I consider it my duty to say something good about Mme Honoré [7], who a few days ago said her farewell to the stage. Alongside great faults, this singer also has various undeniably good qualities, in particular a beautiful voice and musicality. Lately, having lost her voice but conserved all her bad habits—unnatural diction and over-straining her vocal means—Mme Honoré has completely forfeited her previous charm. Five or six years ago, however, before Signor Merelli descended on Moscow, she was an honour to our Russian Opera, and through her fascinating interpretations of the roles of Vanya, Ratmir, Rogneda, and the Princess in Rusalka [8], she helped considerably to make the best Russian operas popular here in Moscow.


Our so-called concert season begins next week, and it does so, moreover, with two very interesting concerts to be given by Messrs Naudin and Bezekirsky [9]. The former has been a favourite of our public throughout the whole winter, whilst the latter is a compatriot of ours who over the last few years has been acquiring great repute abroad as one of the finest violin virtuosi of our times. Mr Bezekirsky is a native Muscovite, but, as was to be expected from our venerable city, it was only after all the other European musical capitals that she discovered that in Mr Bezekirsky she had brought forth and nurtured a remarkable virtuoso.

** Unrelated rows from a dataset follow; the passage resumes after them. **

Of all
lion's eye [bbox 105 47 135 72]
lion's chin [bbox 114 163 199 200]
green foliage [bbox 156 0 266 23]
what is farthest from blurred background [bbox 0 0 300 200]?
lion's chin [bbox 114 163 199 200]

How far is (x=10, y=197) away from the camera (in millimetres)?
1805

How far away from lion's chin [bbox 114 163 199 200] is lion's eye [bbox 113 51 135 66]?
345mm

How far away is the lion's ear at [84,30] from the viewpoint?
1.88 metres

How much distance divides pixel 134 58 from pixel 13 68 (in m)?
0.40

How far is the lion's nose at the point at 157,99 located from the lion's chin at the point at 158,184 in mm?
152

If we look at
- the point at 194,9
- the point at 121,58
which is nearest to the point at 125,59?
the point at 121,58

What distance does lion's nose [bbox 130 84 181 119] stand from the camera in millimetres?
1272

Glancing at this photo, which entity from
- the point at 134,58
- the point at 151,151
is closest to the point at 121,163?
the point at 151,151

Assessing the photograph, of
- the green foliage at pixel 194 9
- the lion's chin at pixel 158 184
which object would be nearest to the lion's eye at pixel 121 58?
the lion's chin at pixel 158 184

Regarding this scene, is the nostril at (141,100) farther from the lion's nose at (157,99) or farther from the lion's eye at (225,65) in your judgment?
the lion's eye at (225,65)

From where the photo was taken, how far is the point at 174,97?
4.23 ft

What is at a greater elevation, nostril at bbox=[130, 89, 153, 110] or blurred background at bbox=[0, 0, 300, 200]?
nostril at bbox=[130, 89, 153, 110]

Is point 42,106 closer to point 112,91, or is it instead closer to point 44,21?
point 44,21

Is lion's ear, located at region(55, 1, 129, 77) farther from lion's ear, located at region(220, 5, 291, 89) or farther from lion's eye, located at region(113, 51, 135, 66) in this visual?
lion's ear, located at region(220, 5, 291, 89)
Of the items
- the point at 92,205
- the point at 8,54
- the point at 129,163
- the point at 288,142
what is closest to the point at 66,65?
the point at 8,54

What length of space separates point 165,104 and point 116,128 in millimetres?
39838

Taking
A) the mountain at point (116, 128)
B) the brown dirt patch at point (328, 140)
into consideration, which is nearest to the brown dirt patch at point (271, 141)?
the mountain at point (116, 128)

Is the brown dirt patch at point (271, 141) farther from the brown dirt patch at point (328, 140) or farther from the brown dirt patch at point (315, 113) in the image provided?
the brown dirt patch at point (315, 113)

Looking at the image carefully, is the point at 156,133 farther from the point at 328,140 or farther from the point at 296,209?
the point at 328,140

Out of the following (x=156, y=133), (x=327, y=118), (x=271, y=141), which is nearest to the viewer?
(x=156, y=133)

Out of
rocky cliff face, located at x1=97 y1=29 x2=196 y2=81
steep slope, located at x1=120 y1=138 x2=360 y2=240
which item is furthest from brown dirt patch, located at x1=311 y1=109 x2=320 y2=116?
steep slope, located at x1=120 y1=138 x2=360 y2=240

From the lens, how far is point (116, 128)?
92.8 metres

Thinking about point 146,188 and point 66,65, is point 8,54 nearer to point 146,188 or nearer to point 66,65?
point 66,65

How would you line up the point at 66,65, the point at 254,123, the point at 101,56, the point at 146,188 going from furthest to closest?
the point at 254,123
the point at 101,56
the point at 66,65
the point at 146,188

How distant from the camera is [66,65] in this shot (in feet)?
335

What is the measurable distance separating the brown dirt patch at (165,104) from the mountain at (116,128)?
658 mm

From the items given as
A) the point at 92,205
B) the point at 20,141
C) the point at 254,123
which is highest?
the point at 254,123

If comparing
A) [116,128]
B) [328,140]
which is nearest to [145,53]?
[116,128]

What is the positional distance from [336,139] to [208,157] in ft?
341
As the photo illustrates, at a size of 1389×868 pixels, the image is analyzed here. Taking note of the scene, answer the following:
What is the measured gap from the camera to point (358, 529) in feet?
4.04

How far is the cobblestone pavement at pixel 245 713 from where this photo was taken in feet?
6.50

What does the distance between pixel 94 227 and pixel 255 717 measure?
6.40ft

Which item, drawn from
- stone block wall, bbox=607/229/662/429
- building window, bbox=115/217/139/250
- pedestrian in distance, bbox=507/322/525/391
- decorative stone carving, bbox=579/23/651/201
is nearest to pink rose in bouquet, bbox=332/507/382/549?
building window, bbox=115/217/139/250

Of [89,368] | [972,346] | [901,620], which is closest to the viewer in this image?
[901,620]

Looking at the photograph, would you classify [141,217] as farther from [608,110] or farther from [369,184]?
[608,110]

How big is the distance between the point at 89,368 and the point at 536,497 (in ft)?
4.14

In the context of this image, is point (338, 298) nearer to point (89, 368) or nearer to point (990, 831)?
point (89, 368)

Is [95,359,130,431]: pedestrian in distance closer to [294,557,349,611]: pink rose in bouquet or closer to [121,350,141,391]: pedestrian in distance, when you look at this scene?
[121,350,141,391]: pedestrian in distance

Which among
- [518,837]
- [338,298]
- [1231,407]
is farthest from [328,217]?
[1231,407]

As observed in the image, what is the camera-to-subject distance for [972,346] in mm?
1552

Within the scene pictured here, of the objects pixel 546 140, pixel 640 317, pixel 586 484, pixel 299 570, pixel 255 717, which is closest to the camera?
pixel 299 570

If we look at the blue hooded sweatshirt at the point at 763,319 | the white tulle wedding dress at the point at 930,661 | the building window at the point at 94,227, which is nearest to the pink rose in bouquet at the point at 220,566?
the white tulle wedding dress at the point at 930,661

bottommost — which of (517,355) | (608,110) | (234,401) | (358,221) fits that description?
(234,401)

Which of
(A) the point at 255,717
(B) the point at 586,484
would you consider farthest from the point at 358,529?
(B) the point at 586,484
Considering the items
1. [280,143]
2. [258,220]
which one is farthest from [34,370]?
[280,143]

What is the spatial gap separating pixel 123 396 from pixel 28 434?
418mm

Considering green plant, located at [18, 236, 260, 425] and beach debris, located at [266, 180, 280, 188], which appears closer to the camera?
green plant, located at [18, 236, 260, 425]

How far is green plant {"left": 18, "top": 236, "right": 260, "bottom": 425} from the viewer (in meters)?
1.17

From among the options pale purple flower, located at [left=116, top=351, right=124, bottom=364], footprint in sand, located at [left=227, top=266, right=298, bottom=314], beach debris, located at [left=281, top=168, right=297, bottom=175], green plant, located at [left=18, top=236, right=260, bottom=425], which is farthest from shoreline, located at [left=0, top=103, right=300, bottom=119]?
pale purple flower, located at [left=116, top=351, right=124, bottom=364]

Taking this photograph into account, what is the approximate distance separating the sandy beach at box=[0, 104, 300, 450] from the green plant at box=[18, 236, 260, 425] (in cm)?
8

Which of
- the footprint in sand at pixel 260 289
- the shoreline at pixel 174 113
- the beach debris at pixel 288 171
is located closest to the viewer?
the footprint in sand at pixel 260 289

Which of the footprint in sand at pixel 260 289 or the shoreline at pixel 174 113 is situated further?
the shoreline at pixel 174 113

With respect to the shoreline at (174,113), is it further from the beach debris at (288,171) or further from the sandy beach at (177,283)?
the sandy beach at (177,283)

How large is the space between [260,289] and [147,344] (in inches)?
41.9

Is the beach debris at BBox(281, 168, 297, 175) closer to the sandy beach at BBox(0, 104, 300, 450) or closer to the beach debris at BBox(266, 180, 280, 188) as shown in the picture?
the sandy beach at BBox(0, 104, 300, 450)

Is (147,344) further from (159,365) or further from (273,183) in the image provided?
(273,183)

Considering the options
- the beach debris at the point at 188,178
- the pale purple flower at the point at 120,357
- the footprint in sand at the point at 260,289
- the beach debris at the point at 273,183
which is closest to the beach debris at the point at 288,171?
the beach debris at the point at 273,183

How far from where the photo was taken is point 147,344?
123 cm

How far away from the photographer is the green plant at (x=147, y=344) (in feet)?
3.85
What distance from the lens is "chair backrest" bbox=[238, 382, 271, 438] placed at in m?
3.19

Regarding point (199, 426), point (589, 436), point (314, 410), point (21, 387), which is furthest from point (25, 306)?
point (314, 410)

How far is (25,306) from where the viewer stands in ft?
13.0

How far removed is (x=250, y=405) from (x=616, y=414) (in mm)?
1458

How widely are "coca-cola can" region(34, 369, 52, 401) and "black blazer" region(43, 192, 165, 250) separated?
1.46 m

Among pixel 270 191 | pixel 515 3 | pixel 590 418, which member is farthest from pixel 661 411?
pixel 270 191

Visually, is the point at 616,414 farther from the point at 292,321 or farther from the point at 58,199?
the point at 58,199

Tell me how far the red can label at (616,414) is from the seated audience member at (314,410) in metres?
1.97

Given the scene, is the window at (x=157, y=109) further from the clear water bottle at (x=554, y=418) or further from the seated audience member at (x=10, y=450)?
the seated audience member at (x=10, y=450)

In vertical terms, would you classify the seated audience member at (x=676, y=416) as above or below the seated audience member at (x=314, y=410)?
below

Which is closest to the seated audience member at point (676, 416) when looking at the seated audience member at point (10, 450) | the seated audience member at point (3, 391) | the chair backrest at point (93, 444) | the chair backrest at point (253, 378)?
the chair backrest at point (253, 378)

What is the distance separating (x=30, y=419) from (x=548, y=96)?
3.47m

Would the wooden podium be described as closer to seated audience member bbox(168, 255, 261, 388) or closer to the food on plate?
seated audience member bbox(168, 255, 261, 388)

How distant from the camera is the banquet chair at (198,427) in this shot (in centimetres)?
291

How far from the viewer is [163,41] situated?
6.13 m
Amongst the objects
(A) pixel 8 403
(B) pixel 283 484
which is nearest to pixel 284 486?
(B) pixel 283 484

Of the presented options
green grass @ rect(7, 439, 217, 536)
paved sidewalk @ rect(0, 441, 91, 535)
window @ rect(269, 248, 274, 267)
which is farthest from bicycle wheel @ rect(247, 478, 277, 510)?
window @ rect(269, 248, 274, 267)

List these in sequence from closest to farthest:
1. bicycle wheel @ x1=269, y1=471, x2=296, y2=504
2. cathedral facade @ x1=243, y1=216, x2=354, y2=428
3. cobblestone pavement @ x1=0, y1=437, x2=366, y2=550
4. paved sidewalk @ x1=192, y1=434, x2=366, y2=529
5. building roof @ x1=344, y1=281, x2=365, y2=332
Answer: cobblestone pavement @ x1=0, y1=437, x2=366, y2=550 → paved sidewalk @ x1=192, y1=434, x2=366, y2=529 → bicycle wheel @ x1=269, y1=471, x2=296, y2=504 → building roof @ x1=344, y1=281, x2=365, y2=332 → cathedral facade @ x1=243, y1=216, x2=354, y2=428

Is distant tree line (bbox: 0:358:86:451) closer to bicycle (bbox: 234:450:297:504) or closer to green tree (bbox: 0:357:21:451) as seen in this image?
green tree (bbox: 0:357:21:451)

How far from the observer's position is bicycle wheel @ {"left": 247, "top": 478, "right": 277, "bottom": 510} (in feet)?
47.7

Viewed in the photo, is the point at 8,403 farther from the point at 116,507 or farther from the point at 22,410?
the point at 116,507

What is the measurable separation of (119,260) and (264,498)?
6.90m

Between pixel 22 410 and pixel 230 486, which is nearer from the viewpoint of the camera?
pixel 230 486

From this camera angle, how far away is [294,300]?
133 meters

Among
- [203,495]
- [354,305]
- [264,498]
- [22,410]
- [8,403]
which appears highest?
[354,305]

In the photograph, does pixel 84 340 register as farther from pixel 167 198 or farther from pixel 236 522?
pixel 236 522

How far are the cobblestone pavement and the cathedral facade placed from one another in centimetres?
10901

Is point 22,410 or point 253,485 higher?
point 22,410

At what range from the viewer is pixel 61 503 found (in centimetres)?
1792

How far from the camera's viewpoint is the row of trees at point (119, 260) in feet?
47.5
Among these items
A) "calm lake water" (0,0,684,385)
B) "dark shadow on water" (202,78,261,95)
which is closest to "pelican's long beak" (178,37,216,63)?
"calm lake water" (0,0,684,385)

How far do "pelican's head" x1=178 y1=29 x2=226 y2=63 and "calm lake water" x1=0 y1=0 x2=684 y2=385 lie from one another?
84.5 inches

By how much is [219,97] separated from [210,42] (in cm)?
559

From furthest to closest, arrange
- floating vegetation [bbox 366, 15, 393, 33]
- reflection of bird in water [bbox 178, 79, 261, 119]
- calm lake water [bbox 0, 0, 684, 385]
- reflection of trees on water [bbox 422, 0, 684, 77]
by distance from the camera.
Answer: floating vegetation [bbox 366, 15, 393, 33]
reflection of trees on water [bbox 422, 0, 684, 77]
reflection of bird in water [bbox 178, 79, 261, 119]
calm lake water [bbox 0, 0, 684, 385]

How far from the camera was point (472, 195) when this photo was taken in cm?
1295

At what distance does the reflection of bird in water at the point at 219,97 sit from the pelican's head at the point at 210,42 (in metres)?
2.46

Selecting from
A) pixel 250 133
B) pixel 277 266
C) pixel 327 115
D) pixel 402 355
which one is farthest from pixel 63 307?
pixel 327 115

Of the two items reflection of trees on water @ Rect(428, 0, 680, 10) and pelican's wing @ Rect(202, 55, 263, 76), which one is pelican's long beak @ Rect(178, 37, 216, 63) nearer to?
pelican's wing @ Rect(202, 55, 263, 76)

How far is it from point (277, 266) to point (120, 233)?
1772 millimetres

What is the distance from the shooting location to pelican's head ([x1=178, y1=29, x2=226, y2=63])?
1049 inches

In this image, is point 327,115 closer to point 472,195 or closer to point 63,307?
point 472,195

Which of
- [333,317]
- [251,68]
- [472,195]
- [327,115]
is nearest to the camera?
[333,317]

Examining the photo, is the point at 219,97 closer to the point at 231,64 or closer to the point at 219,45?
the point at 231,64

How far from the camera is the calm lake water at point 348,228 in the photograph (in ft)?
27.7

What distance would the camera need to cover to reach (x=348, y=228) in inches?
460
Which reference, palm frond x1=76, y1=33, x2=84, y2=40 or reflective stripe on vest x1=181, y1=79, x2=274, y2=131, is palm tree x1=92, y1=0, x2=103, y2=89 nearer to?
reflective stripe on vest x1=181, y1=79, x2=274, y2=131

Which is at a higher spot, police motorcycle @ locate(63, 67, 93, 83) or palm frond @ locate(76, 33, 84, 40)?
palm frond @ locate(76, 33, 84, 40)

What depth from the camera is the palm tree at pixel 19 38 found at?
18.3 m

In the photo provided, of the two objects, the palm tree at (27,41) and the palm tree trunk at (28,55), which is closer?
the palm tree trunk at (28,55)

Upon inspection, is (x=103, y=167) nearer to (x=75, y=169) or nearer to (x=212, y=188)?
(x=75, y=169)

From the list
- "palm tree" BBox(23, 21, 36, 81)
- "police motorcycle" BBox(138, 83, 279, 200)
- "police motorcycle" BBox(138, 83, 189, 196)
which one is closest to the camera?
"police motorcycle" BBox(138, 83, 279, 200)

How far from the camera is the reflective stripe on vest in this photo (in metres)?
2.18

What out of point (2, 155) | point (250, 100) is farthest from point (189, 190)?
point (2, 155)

At any rate it is to be hoped that Moscow will now hasten to show Mr Bezekirsky the sympathy which he deserves and which he has been receiving everywhere abroad. The concert with Mr Gerber [10] also looks very promising, and I think it will also be the first time that the Moscow public will get to hear Mme Platonova [11], who is so beloved by audiences in Saint Petersburg.

"B. L."

Notes and References

  1. Entitled 'Eighth Russian Musical Society Concert. The Italian Opera' in TH, and 'The Eighth Assembly of the Russian Musical Society—The Italian Opera' in ČW.
  2. Moritz Hauptmann (1792–1868), eminent German music theorist, composer, and violinist, cantor of the Thomaskirche in Leipzignote by Ernst Kuhn.
  3. This and parts of the following paragraphs repeat almost word for word what Tchaikovsky had already written about Mozart and Don Giovanni in TH 262.
  4. Antonio Cotogni (1831–1918), famous Italian baritone, appeared with the Italian Opera Company in Saint Petersburg from 1872 to 1894 — note by Ernst Kuhn.
  5. Luigi Orsini (1805–1881), Italian opera conductor — note by Ernst Kuhn.
  6. The Maid of Pskov was premiered in Saint Petersburg's Mariinsky Theatre on 1/13 January 1873, and on 5/17 February of that year three scenes from Boris Godunov were also performed for the first time in the Mariinsky.
  7. Irina Honoré (b. Pilsudskaya; 1838–1917), Russian contralto, married to the French pianist and composer Leon Honoré — note by Ernst Kuhn.
  8. See TH 281 for a nuanced appraisal of Dargomyzhsky's opera, which Tchaikovsky liked every much.
  9. Vasily Bezekirsky (1835–1919), well-known Russian violinist, leader of the Moscow Bolshoi Theatre orchestra from 1861 to 1891 — note by Ernst Kuhn.
  10. Yuly Gerber (1831–1883), Russian violinist, violist, composer and conductor of ballet music — note by Ernst Kuhn.
  11. Yuliya Platonova (real name Harder; 1841–1892), Russian soprano, sang at the Mariinsky Theatre in Saint Petersburg from 1863 to 1876 — note by Ernst Kuhn.